◆ **PASSAGE SHOWN**
— Start —

This article originally
appeared at Waging
Nonviolence.

Three and a half months ago, the walls
upstairs at the Church of the Prophecy in Far Rockaway, a low-income coastal
neighborhood of New York City,
were covered with maps of where help was most needed. The church was a hub for
the Occupy Sandy relief effort after Hurricane Sandy. Now, nearly five months
after the hurricane struck, the maps have been replaced by posters extolling
the virtues of collective struggle and art made by neighborhood children
enrolled in Occupy Sandy’s twice-weekly after-school program.

“The kids missed a month and a half of
school,” explained Luis Casco, a member of the church’s congregation who pulled
strings to help move Occupy into Far Rockaway. The after-school program was, in
part, his brainchild. “We figured we’d start helping the kids and we could win
over their parents. Then we could actually start bigger projects,” he said.

One of those bigger projects is a
worker-run cooperative initiative, organized by Occupy Sandy and supported by
the Working World, an organization that specializes in incubating collectively
owned businesses.

The initiative is well suited to Far
Rockaway because worker-run enterprises have a history of flourishing in
environments of economic distress or political upheaval. In 2001, when Argentina
defaulted on its international loans and the country’s ownership class fled,
Argentines took over abandoned factories and established networks of producers
and distributors. In Venezuela,
worker-run cooperatives were at the heart of the vision for 21st-century
socialism, and Hugo Chavez’s administration helped create tens of thousands of
collectively owned businesses over the last 14 years. Most notably, Spanish
workers in the Basque region created the Mondragon Corporation, the world’s
largest federation of cooperatives, during the Franco dictatorship in the
1950s. Today more than 250 enterprises operate under the Mondragon banner, and
the federation, which spans 77 countries and employs 83,000 workers, has been
widely praised.

“Collective approach pays big dividends,”
read a headline
about Mondragon in The Financial Times last year, while the New York
Times
noted the “use of workers’ share capital and loans” has enabled the
federation to remain stable through vacillations in global markets, including
the ongoing financial crisis.

While Mondragon shows what is possible
down the line, Far Rockaway residents are at the very beginning of the process.

— End —

◆ **MATERIAL PROVIDED**
— Start —

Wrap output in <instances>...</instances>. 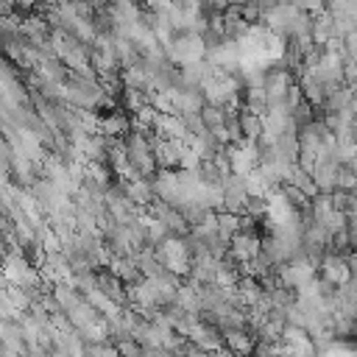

— End —

◆ **WRITTEN TASK A**
Copy from the Far Rockaway article, starting at "read a headline" and ending at "of the process.".
◆ **WRITTEN TASK B**
Answer these questions from the Far Rockaway article:
(i) How often does Occupy Sandy's after-school program meet?
(ii) Which organization supports the worker-run cooperative initiative?
(iii) How many workers does the Mondragon federation employ?
◆ **WRITTEN TASK C**
Decide whether each statement agrees with the Far Rockaway article, giving yes or no and the deciding words from the article:
(i) The children in Far Rockaway missed a month and a half of school.
(ii) The Mondragon Corporation was created in the 1970s.
(iii) Hugo Chavez's administration helped create tens of thousands of collectively owned businesses.
The material plays no part in this.

◆ **FULL OUTPUT A**
read a headline
about Mondragon in The Financial Times last year, while the New York
Times
noted the “use of workers’ share capital and loans” has enabled the
federation to remain stable through vacillations in global markets, including
the ongoing financial crisis.

While Mondragon shows what is possible
down the line, Far Rockaway residents are at the very beginning of the process.

◆ **FULL OUTPUT B**
(i) Twice a week.
(ii) The Working World.
(iii) 83,000.

◆ **FULL OUTPUT C**
(i) Yes: "The kids missed a month and a half of school"
(ii) No: "during the Franco dictatorship in the 1950s"
(iii) Yes: "helped create tens of thousands of collectively owned businesses"